Al mismo tiempo, este individuo se dedica a la observación cada vez más intrusiva de la vida de los otros inquilinos, cuyas excentricidades describe con minuciosidad. De ello resulta que la casa heredada se muestra como un mundo en miniatura, y el escritor que se había mudado a vivir allí aprende de múltiples formas lo que es el aburrimiento, un tedio únicamente suavizado y protegido por buenas lecturas y la audición de la música de Sibelius.
La ubicación del narrador es tan premeditadamente confusa que en un momento significativo de la novela se ofrece una imagen llamativa de su estado en el laberinto enmarañado de los espaguetis en un plato. El relato tiene bastante de kafkiano, a base de individuos que se sienten extraños y perplejos en la vida. Y también porque la trama es complicada en su simpleza, aunque esté salpicada de detalles agudos, ingeniosas reflexiones y momentos líricos sorprendentes. Lo que domina es una especie de humor sombrío con el que se describe de manera misántropa la mezquindad de hombres repugnantes y de mujeres repulsivas, vistos como formando una galería de monstruos por los que no se siente la más mínima compasión ni comprensión. Si con esto se quiere dar una imagen del mundo en que vivimos, el lector ha de extraer sus propias consecuencias.
Krüger conoce bien las ideas y tratamientos del sentimiento de vacío de la vida y de aburrimiento desde los griegos hasta Heidegger. Esa experiencia cotidiana de no tener nada que hacer y las obsesiones que propicia, abriendo el horizonte de un vivir desesperado, desdichado, insoportable, se expresa en párrafos como éste: "Estar de pie con mi cesta de la compra en una cola, obligado a moverme gradualmente a medida que avanza, siempre con un hombre o una mujer delante, mirando las cestas de los otros, el yogur bajo en calorías, las galletas, los cigarrillos, los frascos de desodorante... Imagino la vida de estas personas e instantáneamente me invade el sentimiento de una privación vertiginosa y abrumadora de vida, hasta el punto de que tengo que dejar mi cesta a un lado y salir de la tienda".

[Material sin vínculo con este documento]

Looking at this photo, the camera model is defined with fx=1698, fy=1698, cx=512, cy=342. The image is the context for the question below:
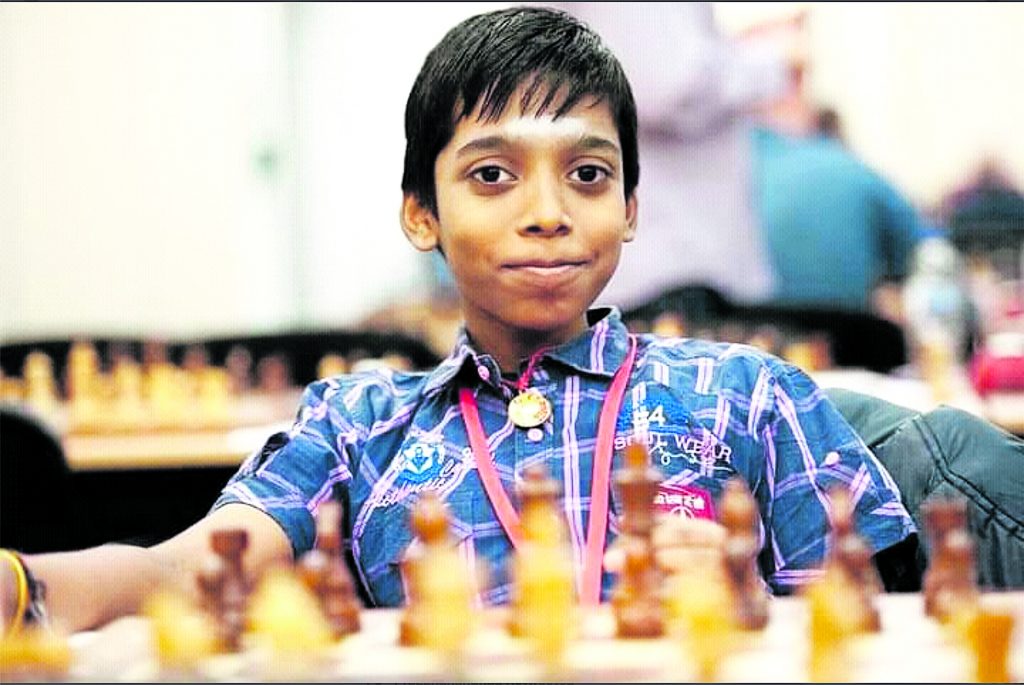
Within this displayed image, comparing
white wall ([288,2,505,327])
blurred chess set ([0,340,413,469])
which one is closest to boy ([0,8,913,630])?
blurred chess set ([0,340,413,469])

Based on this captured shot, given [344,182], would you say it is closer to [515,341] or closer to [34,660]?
[515,341]

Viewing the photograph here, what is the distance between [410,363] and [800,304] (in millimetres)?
1058

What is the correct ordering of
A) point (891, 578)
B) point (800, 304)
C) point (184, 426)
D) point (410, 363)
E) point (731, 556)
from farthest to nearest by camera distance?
point (800, 304)
point (410, 363)
point (184, 426)
point (891, 578)
point (731, 556)

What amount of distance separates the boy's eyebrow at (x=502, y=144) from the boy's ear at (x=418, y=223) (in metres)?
0.14

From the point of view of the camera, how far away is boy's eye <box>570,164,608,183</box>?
1426 mm

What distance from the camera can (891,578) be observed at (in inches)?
56.2

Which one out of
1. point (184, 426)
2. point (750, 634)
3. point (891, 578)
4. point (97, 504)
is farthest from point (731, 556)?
point (184, 426)

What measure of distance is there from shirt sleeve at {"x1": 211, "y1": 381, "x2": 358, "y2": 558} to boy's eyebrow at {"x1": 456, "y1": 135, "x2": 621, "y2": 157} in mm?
274

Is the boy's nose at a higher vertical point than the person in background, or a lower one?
higher

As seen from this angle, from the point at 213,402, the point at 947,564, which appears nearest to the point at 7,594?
the point at 947,564

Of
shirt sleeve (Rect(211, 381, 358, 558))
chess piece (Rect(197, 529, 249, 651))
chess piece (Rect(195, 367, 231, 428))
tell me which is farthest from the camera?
chess piece (Rect(195, 367, 231, 428))

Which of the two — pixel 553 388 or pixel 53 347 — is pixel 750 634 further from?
pixel 53 347

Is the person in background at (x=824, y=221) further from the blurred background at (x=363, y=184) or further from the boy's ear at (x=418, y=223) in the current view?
the boy's ear at (x=418, y=223)

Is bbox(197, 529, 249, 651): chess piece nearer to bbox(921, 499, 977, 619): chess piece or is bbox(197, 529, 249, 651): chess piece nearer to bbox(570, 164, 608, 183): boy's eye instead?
bbox(921, 499, 977, 619): chess piece
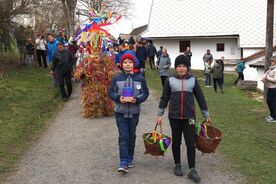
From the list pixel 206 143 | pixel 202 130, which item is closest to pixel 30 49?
pixel 202 130

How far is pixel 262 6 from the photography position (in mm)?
33906

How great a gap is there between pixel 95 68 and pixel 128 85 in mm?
4574

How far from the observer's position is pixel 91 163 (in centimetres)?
705

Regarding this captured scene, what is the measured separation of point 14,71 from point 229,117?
35.2 ft

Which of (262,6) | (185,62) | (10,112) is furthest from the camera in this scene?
(262,6)

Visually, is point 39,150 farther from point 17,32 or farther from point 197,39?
point 197,39

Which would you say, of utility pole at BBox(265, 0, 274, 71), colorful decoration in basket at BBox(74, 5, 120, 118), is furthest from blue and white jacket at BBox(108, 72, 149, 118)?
utility pole at BBox(265, 0, 274, 71)

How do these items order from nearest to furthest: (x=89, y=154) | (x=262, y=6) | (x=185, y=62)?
(x=185, y=62), (x=89, y=154), (x=262, y=6)

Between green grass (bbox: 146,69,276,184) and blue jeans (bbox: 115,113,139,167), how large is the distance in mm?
1621

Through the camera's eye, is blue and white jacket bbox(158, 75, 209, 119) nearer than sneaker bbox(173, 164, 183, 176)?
Yes

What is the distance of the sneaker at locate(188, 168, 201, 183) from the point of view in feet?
19.9

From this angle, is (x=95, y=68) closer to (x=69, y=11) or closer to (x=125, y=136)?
(x=125, y=136)

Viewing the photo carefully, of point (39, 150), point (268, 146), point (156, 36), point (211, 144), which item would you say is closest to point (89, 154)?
point (39, 150)

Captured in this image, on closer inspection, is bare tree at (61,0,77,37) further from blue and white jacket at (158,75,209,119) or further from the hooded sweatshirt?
blue and white jacket at (158,75,209,119)
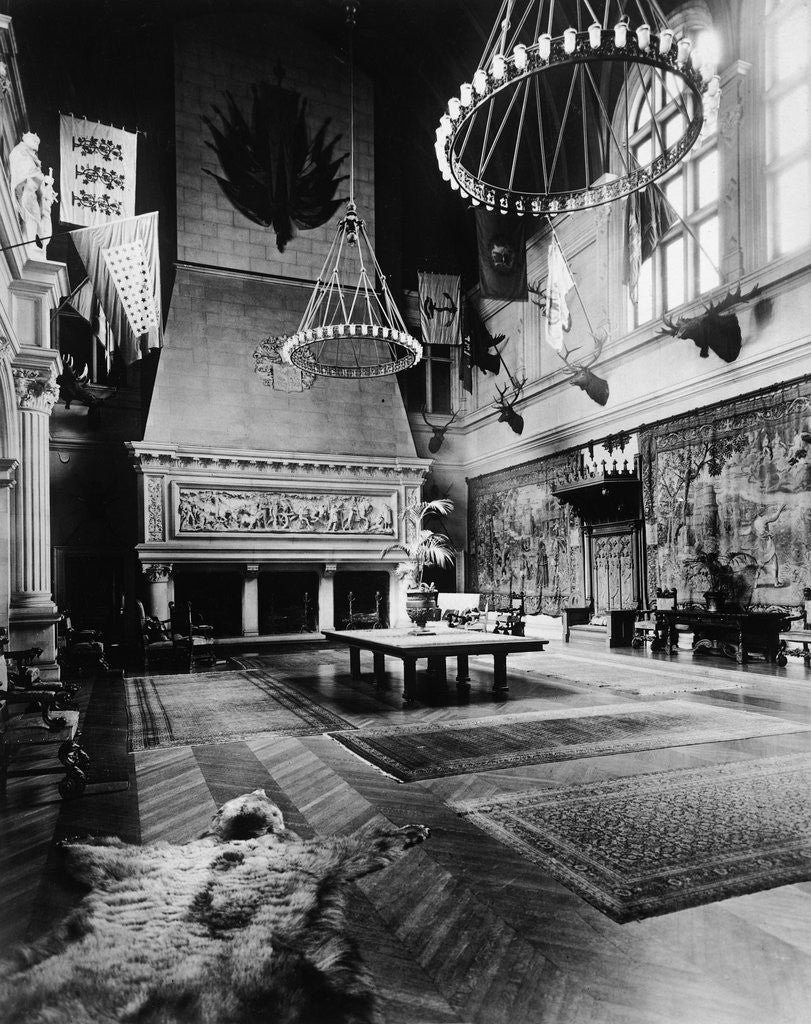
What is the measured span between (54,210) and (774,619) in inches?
572

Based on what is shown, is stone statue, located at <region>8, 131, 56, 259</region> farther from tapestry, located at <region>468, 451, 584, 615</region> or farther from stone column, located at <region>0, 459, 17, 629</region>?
tapestry, located at <region>468, 451, 584, 615</region>

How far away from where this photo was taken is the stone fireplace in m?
14.0

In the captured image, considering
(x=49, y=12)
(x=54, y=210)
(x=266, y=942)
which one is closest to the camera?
(x=266, y=942)

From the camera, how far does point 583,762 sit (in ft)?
15.8

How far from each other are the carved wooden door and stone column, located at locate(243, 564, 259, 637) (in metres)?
6.87

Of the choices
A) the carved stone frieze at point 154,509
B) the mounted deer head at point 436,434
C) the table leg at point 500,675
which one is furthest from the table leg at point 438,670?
the mounted deer head at point 436,434

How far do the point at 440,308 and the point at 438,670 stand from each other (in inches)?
400

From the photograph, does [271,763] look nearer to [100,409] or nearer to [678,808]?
[678,808]

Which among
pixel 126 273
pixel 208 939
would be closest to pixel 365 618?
pixel 126 273

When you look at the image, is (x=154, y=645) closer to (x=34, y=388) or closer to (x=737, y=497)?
(x=34, y=388)

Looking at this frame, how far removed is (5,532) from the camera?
7.89 m

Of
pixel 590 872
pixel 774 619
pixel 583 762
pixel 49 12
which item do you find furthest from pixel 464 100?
pixel 49 12

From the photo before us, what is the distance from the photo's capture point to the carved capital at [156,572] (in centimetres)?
1366

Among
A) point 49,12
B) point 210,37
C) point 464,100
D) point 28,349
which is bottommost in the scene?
point 28,349
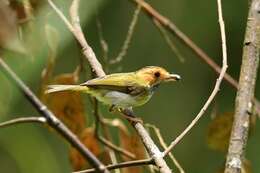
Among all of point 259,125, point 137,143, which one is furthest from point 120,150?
point 259,125

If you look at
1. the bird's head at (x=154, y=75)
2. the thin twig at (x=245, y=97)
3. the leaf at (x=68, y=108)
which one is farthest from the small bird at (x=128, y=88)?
the thin twig at (x=245, y=97)

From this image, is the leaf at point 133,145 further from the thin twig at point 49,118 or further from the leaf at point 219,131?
the thin twig at point 49,118

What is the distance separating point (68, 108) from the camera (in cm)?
235

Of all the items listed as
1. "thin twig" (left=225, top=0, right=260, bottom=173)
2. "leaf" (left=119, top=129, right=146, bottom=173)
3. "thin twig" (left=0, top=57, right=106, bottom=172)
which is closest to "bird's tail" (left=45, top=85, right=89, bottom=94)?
"leaf" (left=119, top=129, right=146, bottom=173)

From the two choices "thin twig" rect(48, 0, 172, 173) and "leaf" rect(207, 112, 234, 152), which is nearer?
"thin twig" rect(48, 0, 172, 173)

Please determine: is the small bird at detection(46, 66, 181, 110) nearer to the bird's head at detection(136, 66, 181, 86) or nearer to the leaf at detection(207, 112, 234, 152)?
the bird's head at detection(136, 66, 181, 86)

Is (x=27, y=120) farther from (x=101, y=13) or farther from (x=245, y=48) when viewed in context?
(x=101, y=13)

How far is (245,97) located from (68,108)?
79 cm

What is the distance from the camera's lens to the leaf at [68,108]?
7.68ft

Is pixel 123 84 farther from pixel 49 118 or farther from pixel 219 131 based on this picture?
pixel 49 118

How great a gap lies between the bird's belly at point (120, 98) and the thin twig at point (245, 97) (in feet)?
2.57

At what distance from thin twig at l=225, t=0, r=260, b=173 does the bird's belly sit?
0.78 meters

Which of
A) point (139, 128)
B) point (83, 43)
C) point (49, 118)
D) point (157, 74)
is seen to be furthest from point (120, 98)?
point (49, 118)

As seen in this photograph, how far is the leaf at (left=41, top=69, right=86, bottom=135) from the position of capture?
2.34 metres
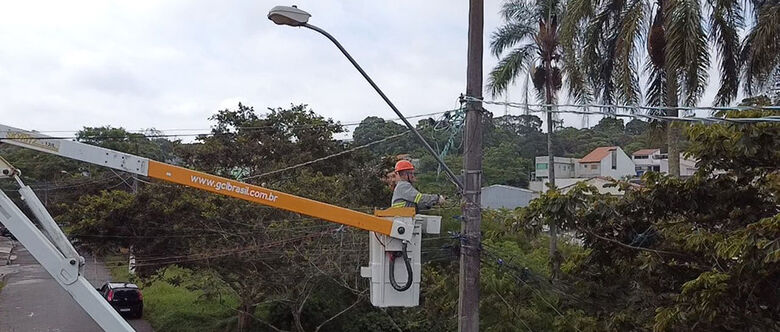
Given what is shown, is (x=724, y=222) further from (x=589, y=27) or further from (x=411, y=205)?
(x=589, y=27)

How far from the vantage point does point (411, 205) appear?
7453 mm

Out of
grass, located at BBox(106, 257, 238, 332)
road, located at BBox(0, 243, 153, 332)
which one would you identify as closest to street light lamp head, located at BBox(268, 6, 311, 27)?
grass, located at BBox(106, 257, 238, 332)

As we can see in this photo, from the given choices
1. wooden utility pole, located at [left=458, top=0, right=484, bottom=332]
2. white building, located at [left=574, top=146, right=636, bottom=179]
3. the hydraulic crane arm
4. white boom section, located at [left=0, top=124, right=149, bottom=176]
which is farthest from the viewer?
white building, located at [left=574, top=146, right=636, bottom=179]

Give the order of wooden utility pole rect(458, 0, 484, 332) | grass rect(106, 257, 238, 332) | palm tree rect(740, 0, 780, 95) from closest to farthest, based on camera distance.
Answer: wooden utility pole rect(458, 0, 484, 332)
palm tree rect(740, 0, 780, 95)
grass rect(106, 257, 238, 332)

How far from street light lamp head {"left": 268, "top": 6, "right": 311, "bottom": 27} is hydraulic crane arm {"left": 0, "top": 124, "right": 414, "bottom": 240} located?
162cm

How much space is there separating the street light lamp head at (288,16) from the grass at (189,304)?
12896 mm

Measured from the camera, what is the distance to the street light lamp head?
6.98m

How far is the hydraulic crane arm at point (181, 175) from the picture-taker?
22.0 feet

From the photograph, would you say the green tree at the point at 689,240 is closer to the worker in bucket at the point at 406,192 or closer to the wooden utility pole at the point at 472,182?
the wooden utility pole at the point at 472,182

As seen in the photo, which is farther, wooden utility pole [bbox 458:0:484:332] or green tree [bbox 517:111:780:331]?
wooden utility pole [bbox 458:0:484:332]

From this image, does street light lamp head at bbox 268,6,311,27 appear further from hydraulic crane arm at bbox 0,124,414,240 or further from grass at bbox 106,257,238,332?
grass at bbox 106,257,238,332

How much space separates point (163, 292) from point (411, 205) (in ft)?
85.1

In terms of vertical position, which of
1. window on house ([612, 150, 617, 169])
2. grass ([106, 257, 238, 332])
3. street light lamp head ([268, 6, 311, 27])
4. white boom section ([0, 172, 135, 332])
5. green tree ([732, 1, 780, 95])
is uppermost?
window on house ([612, 150, 617, 169])

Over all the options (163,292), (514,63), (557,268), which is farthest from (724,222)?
(163,292)
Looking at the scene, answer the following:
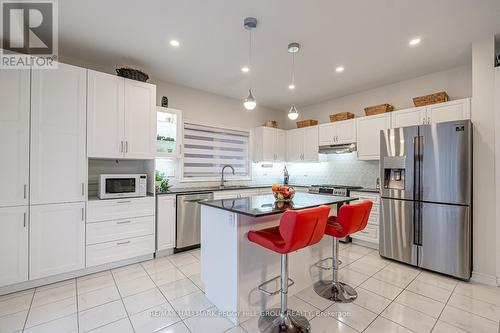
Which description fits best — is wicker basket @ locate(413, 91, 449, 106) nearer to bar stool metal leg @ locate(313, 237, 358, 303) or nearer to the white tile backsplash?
the white tile backsplash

Es significativo que con esa palabra Irrenhaus, manicomio, Krüger designe una casa de vecinos en la que residen individuos que no son locos, sino seres más o menos excéntricos y lunáticos, y que por tanto esa palabra como título quiera ser una metáfora para describir algunos aspectos del mundo actual tal como lo ve el autor. Un mundo en el que la desdicha, bajo rostros distintos o bien oculta detrás de muchas máscaras, envolviendo los recuerdos del pasado o traspasando las vivencias del presente, constituye para este autor la tarjeta de visita de ese huésped inquietante del que nos parece imposible deshacernos.